Народ на войне - страница 10
Брата убили, а я не знал. Дошел до части, спрашиваю, – убили… Я пошел искать, сказывают – в братской. Я крест сделал, стихи сочинил:
Сидели, есть хотца. Выбрался без спросу. Округа пустая, жителей повыселили, одни собаки воют. Ни крохи. Вошел я в халупу, на печи стонет. Я поглядел – баба лежит, вся в крови, чуть жива, и младенчик с ей. Только что родила, как мы-то вошли, и четвертые сутки без хлебу, с водою гнилою. Померла, а младенчика жидовка взяла…
Вьюга как у нас на деревне – зги не видать, бьет и рвет. А тут слышно, не все ветер, ревет тяжелая[20], влетит за ветром смертью, свернет-скорежит все вокруг, с тряпьем, с дубьем в землю вобьет, вкрутит, глубже речного дна. И опять ветер, и тяжелое ревет.
Ночью топот, под палатку чей-то конек прибился, пофыркивает. Мы его за холку да в узду. Мадьяром крестили. И такой хороший Мадьяр был, сразу по-русски выучился…
Я за халупкой маленькой на лежанке прилег и заснуть норовлю, – нету сна с устали. Слышу, под лежняком говор тихий, словно бабы шепчутся, а встать невмоготу. Только чую неладное, нагнулся в отдушину глядеть, голос ясный, а слов не пойму, видать – ничего не видно. Тут пошли стрелять по нас, деть себя просто некуда. Ушли за село, а как вернулись, гляжу, нет той халупки, заместо нее яма в земле глыбокая, а в яме ихний с телефоном, весь развороченный…

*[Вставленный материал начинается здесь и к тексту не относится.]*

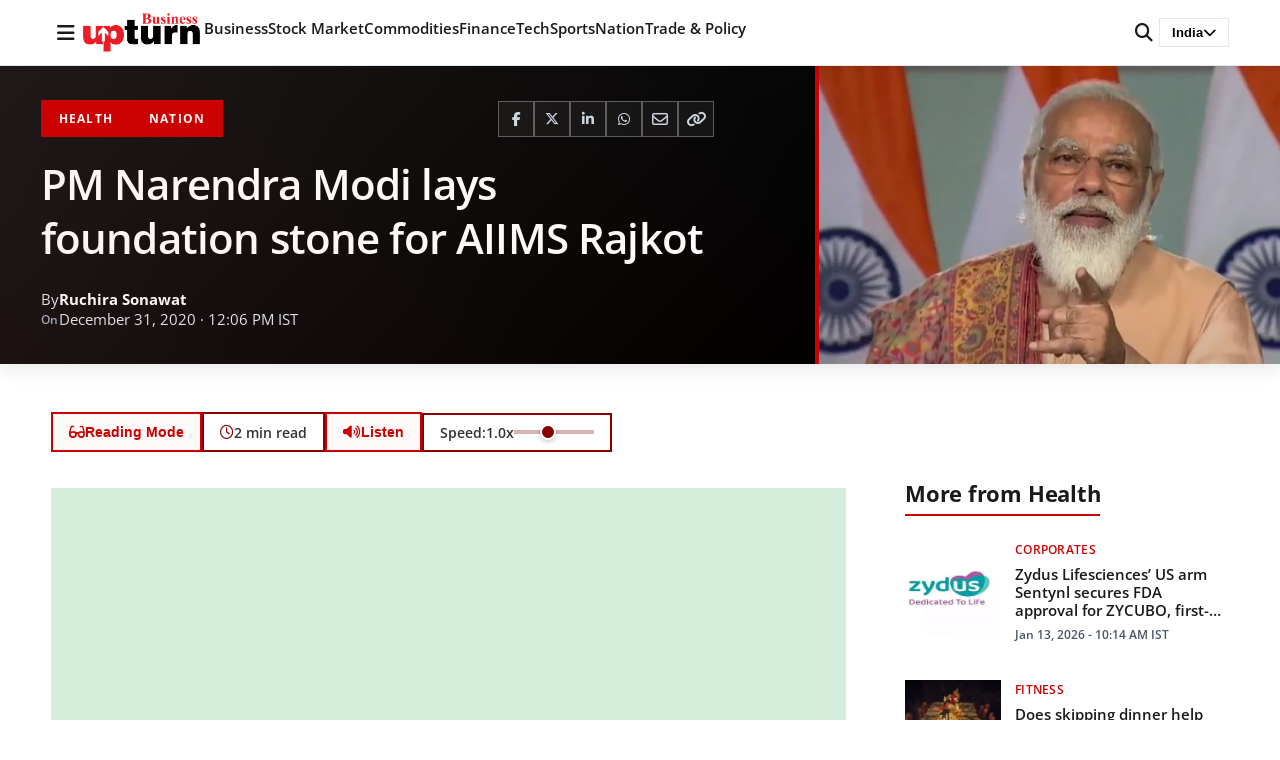

--- FILE ---
content_type: text/html; charset=utf-8
request_url: https://www.google.com/recaptcha/api2/aframe
body_size: 269
content:
<!DOCTYPE HTML><html><head><meta http-equiv="content-type" content="text/html; charset=UTF-8"></head><body><script nonce="GPPb2ULTpRkY9LhMyNR0kQ">/** Anti-fraud and anti-abuse applications only. See google.com/recaptcha */ try{var clients={'sodar':'https://pagead2.googlesyndication.com/pagead/sodar?'};window.addEventListener("message",function(a){try{if(a.source===window.parent){var b=JSON.parse(a.data);var c=clients[b['id']];if(c){var d=document.createElement('img');d.src=c+b['params']+'&rc='+(localStorage.getItem("rc::a")?sessionStorage.getItem("rc::b"):"");window.document.body.appendChild(d);sessionStorage.setItem("rc::e",parseInt(sessionStorage.getItem("rc::e")||0)+1);localStorage.setItem("rc::h",'1768708832286');}}}catch(b){}});window.parent.postMessage("_grecaptcha_ready", "*");}catch(b){}</script></body></html>

--- FILE ---
content_type: text/javascript
request_url: https://www.businessupturn.com/wp-content/cache/wpfc-minified/6w9znzdh/5qct8.js
body_size: 188
content:
jQuery(document).ready(function($){
$('.rd-card-body').on('scroll', function(){
if($(this).scrollTop() > 50){
$(this).addClass('scrolled');
}else{
$(this).removeClass('scrolled');
}});
});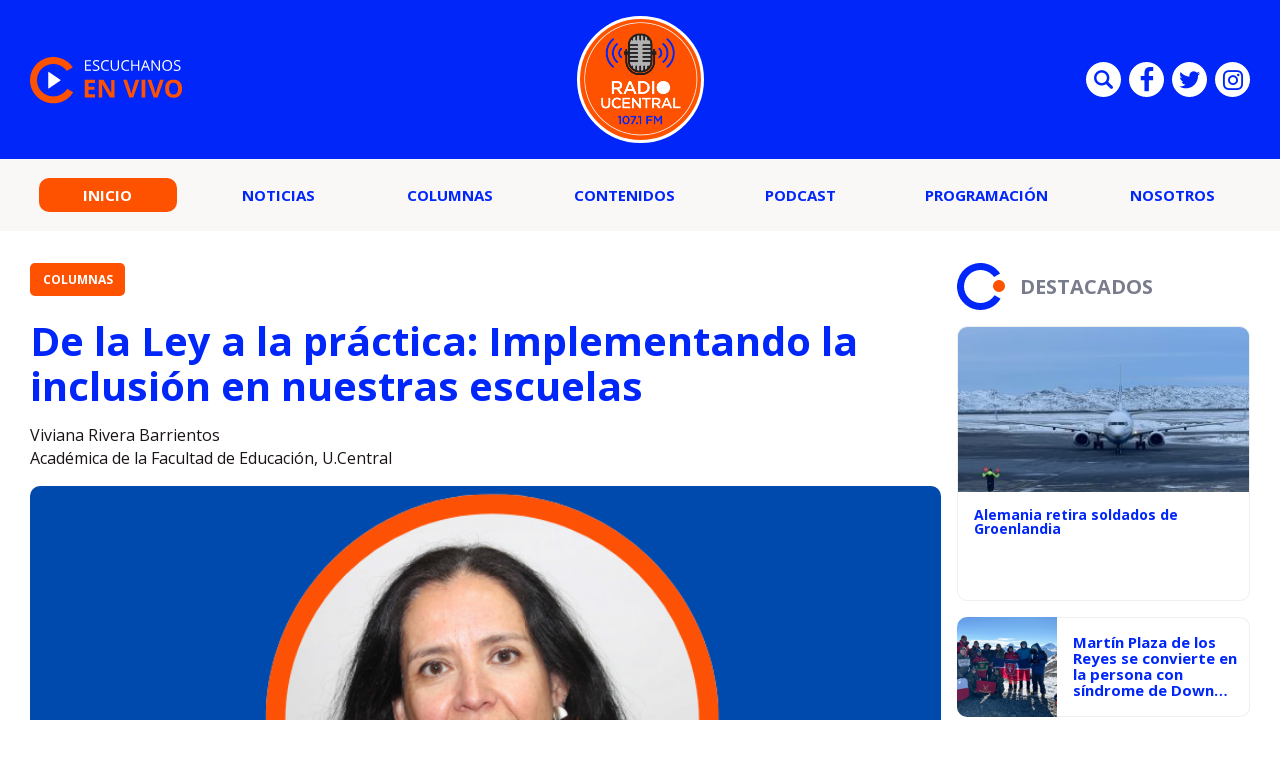

--- FILE ---
content_type: application/javascript
request_url: https://radio.ucentral.cl/wp-content/themes/radio-ucentral-2021/includes/js/dist/main.min.js?v=0.0.0.02
body_size: 1621
content:
!function r(e,n,t){function o(i,f){if(!n[i]){if(!e[i]){var c="function"==typeof require&&require;if(!f&&c)return c(i,!0);if(u)return u(i,!0);var a=new Error("Cannot find module '"+i+"'");throw a.code="MODULE_NOT_FOUND",a}var p=n[i]={exports:{}};e[i][0].call(p.exports,(function(r){return o(e[i][1][r]||r)}),p,p.exports,r,e,n,t)}return n[i].exports}for(var u="function"==typeof require&&require,i=0;i<t.length;i++)o(t[i]);return o}({1:[function(require,module,exports){"use strict";function _classPrivateFieldGet(receiver,privateMap){var descriptor=privateMap.get(receiver);if(!descriptor)throw new TypeError("attempted to get private field on non-instance");return descriptor.get?descriptor.get.call(receiver):descriptor.value}Object.defineProperty(exports,"__esModule",{value:!0}),exports.default=void 0;var _$lastNewsCarousel=new WeakMap,_html=new WeakMap,_initSetClassMainHeaderMenuItems=new WeakMap,_initMainSearch=new WeakMap,_initLastNewsCarousel=new WeakMap,_initMobileListeners=new WeakMap,_initMainMobileSearch=new WeakMap,_default=function Home(){var _this=this;!function(instance,Constructor){if(!(instance instanceof Constructor))throw new TypeError("Cannot call a class as a function")}(this,Home),_$lastNewsCarousel.set(this,{writable:!0,value:$(".js-last-news-carousel")}),_html.set(this,{writable:!0,value:document.querySelector("html")}),_initSetClassMainHeaderMenuItems.set(this,{writable:!0,value:function(){document.querySelectorAll(".main-menu__items").forEach((function(el){return el.querySelector("ul")?el.classList.add("has-submenu"):null}))}}),_initMainSearch.set(this,{writable:!0,value:function(){var $button=document.querySelector(".js-toggle-main-search");$button.addEventListener("click",(function(){var $parent=$button.closest(".main-search");$parent.classList.contains("has-search-bar-showed")?(""!==$parent.querySelector(".main-search__text").value&&$parent.submit(),$parent.classList.remove("has-search-bar-showed")):$parent.classList.add("has-search-bar-showed")}))}}),_initLastNewsCarousel.set(this,{writable:!0,value:function(){void 0!==$.fn.owlCarousel&&_classPrivateFieldGet(_this,_$lastNewsCarousel).length&&null!=$.fn.jquery&&_classPrivateFieldGet(_this,_$lastNewsCarousel).owlCarousel({loop:!0,margin:16,nav:!1,dots:!0,responsive:{0:{items:1},600:{items:2},1e3:{items:3}}})}}),_initMobileListeners.set(this,{writable:!0,value:function(){var $hideButton=document.querySelectorAll(".js-hide-mobile-menu"),$showButton=document.querySelectorAll(".js-show-mobile-menu");$hideButton.length&&$hideButton.forEach((function(item){item.addEventListener("click",(function(e){return _classPrivateFieldGet(_this,_html).classList.remove("has-mobile-menu-showed")}))})),$showButton.length&&$showButton.forEach((function(item){item.addEventListener("click",(function(e){return _classPrivateFieldGet(_this,_html).classList.toggle("has-mobile-menu-showed")}))}))}}),_initMainMobileSearch.set(this,{writable:!0,value:function(){var $button=document.querySelectorAll(".js-hide-main-header-search"),$form=document.querySelector("._main-header-search__form"),$nav=document.querySelector("._main-header-nav"),$text=document.querySelector("._main-header-search__text");$button.forEach((function(item){item.addEventListener("click",(function(e){e.preventDefault(),item.classList.value.includes("social-list__item")&&$nav.classList.value.includes("has-search-showed")&&""!==$text.value&&$form.submit(),$nav.classList.toggle("has-search-showed")}))}))}}),_classPrivateFieldGet(this,_initLastNewsCarousel).call(this),_classPrivateFieldGet(this,_initMobileListeners).call(this),_classPrivateFieldGet(this,_initMainMobileSearch).call(this),_classPrivateFieldGet(this,_initMainSearch).call(this),_classPrivateFieldGet(this,_initSetClassMainHeaderMenuItems).call(this)};exports.default=_default},{}],2:[function(require,module,exports){"use strict";function _classPrivateFieldGet(receiver,privateMap){var descriptor=privateMap.get(receiver);if(!descriptor)throw new TypeError("attempted to get private field on non-instance");return descriptor.get?descriptor.get.call(receiver):descriptor.value}Object.defineProperty(exports,"__esModule",{value:!0}),exports.default=void 0;var _$slider=new WeakMap,_$sectionSlider=new WeakMap,_$carousel=new WeakMap,_initSetClassMainHeaderMenuItems=new WeakMap,_initSlider=new WeakMap,_initSectionSlider=new WeakMap,_initCarousel=new WeakMap,_default=function Mobile(){var _this=this;!function(instance,Constructor){if(!(instance instanceof Constructor))throw new TypeError("Cannot call a class as a function")}(this,Mobile),_$slider.set(this,{writable:!0,value:$(".js-slider")}),_$sectionSlider.set(this,{writable:!0,value:$(".js-section-slider")}),_$carousel.set(this,{writable:!0,value:$(".js-carousel")}),_initSetClassMainHeaderMenuItems.set(this,{writable:!0,value:function(){document.querySelectorAll("._main-menu__item").forEach((function(el){el.querySelector("ul")&&(el.classList.add("has-submenu"),el.querySelector("._main-menu__content").insertAdjacentHTML("beforeend",'<span class="_main-menu__arrow uc-icon-right-arrow js-open-mobile-submenu"></span>'),el.querySelector(".js-open-mobile-submenu").addEventListener("click",(function(event){el.classList.toggle("has-submenu-opened")})))}))}}),_initSlider.set(this,{writable:!0,value:function(_){_classPrivateFieldGet(_this,_$slider).length&&null!=$.fn.jquery&&_classPrivateFieldGet(_this,_$slider).owlCarousel({items:1,loop:!0,nav:!0,dots:!0,margin:0,navText:['<i class="_default-slider__icon uc-icon-left-arrow" aria-hidden="true"></i>','<i class="_default-slider__icon uc-icon-right-arrow" aria-hidden="true"></i>']})}}),_initSectionSlider.set(this,{writable:!0,value:function(_){_classPrivateFieldGet(_this,_$sectionSlider).length&&null!=$.fn.jquery&&_classPrivateFieldGet(_this,_$sectionSlider).owlCarousel({items:1,loop:!0,nav:!0,dots:!1,navContainer:"#nav-wrapper",margin:0,navText:['<i class="_default-section-slider__icon uc-icon-left-arrow" aria-hidden="true"></i>','<i class="_default-section-slider__icon uc-icon-right-arrow" aria-hidden="true"></i>']})}}),_initCarousel.set(this,{writable:!0,value:function(_){_classPrivateFieldGet(_this,_$carousel).length&&null!=$.fn.jquery&&_classPrivateFieldGet(_this,_$carousel).owlCarousel({items:1,loop:!0,dots:!0,margin:6,autoWidth:!0})}}),_classPrivateFieldGet(this,_initSlider).call(this),_classPrivateFieldGet(this,_initSectionSlider).call(this),_classPrivateFieldGet(this,_initCarousel).call(this),_classPrivateFieldGet(this,_initSetClassMainHeaderMenuItems).call(this)};exports.default=_default},{}],3:[function(require,module,exports){"use strict";require("./modules/home"),require("./modules/mobile")},{"./modules/home":4,"./modules/mobile":5}],4:[function(require,module,exports){"use strict";var obj;new(((obj=require("../classes/Home"))&&obj.__esModule?obj:{default:obj}).default)},{"../classes/Home":1}],5:[function(require,module,exports){"use strict";var obj;new(((obj=require("../classes/Mobile"))&&obj.__esModule?obj:{default:obj}).default)},{"../classes/Mobile":2}]},{},[3]);

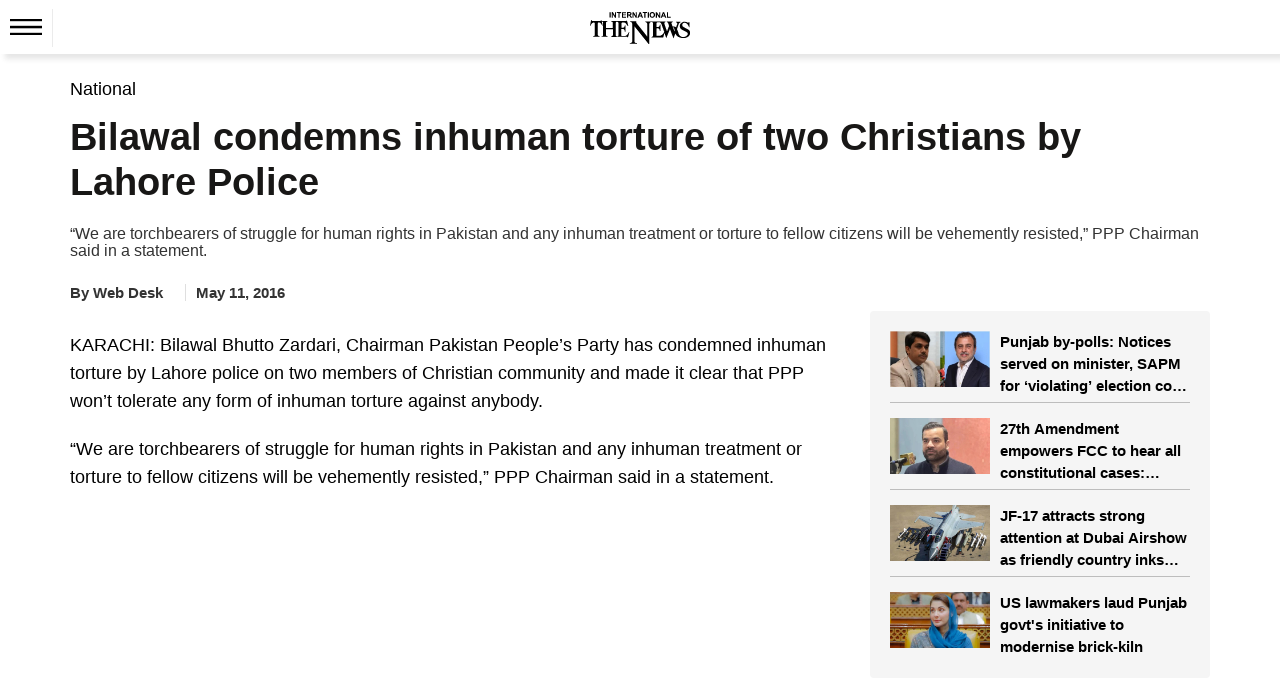

--- FILE ---
content_type: text/html; charset=utf-8
request_url: https://www.google.com/recaptcha/api2/aframe
body_size: 269
content:
<!DOCTYPE HTML><html><head><meta http-equiv="content-type" content="text/html; charset=UTF-8"></head><body><script nonce="GF2Dfm9hL7OSIOkRU99ijA">/** Anti-fraud and anti-abuse applications only. See google.com/recaptcha */ try{var clients={'sodar':'https://pagead2.googlesyndication.com/pagead/sodar?'};window.addEventListener("message",function(a){try{if(a.source===window.parent){var b=JSON.parse(a.data);var c=clients[b['id']];if(c){var d=document.createElement('img');d.src=c+b['params']+'&rc='+(localStorage.getItem("rc::a")?sessionStorage.getItem("rc::b"):"");window.document.body.appendChild(d);sessionStorage.setItem("rc::e",parseInt(sessionStorage.getItem("rc::e")||0)+1);localStorage.setItem("rc::h",'1769648479023');}}}catch(b){}});window.parent.postMessage("_grecaptcha_ready", "*");}catch(b){}</script></body></html>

Ощиплю курицу, кишки прочь и в горшок. Туда все, что есть, положу: и перец, и лист лавровый, и картошки, и макаронов, и консервов – что есть. И в печь. Как в кашу спаяется, тут и ешь с хлебом.
А тут сразу нас под ихние пулеметы угораздило. Совсем не похоже, как я-то боялся… Страху нет, отчаянности столько, просто до греха… Как вышел, так бы сквозь землю провалился… И туды голову, и сюды голову, хоть в… засунь голову, а не уйти… Как лежишь до атаки, так все думаешь, как бы убегти… А вышел – орать до того нужно, кишки сорвешь… Ну уж тут пусть немец не подвертывается… Семь смертей ему наделаю, а взять не позволю… Вот тебе и убег… Все другое…
Смотрю – изба, оттуда шум. Земляки австрийцев палить пристроились, а те, злыдни нечистые, бабу горемычную да ребяток ейных двое в окно кажут. Не стерпело сердце, подскочил, бабу с младенчиком в окно выдрал, за другим стал рукою шарить, а они мне за шкуру и залили разрывную… Уж без меня сожгли-то их, обеспамятел. Жалко до смерти…
А слышим, стонут, просятся чего-то, Грязовецкие, спрашивают. Мы говорить-то не можем, не велено, и ничего понять не можем. А лес кругом, не видно… Тут месяц повыкатился, ан это калеки-раненые, кругом ползут и пособить просят… На коня не возьмешь…
А на войну шофером взяли. До машины сызмальства был доходчив, а в Бельгии до автомобилей во как навострился… Как подвез своего до немца, а сбоку кавалеры в касках, да на них, да рубить…А Григорий, ей-богу, не вру, который раненый, втащил рукою за ворот, да под ноги себе шварк, да топтать, да топтать, пока не подох… А подох, уж как к себе вернулся со своим-то. Я его, сустревши, спрашиваю, как рассказал, что ж ты – демократ, а сукин сын выходишь, а не демократ… Разве ж тебе то в Бельгии говорили, что немец не человек, что ты его хуже крысы замучил? Так драться полез со стыда…
Взял я штык, осмотрелся, вырыл ямку штыком и запрятал. На другой день доставать стал – нету. Фу-ты, чего такое: у вора вор дубину упер. Вынул кто-то… Слава тебе господи, греха за мной нету, ни грошика не прожил.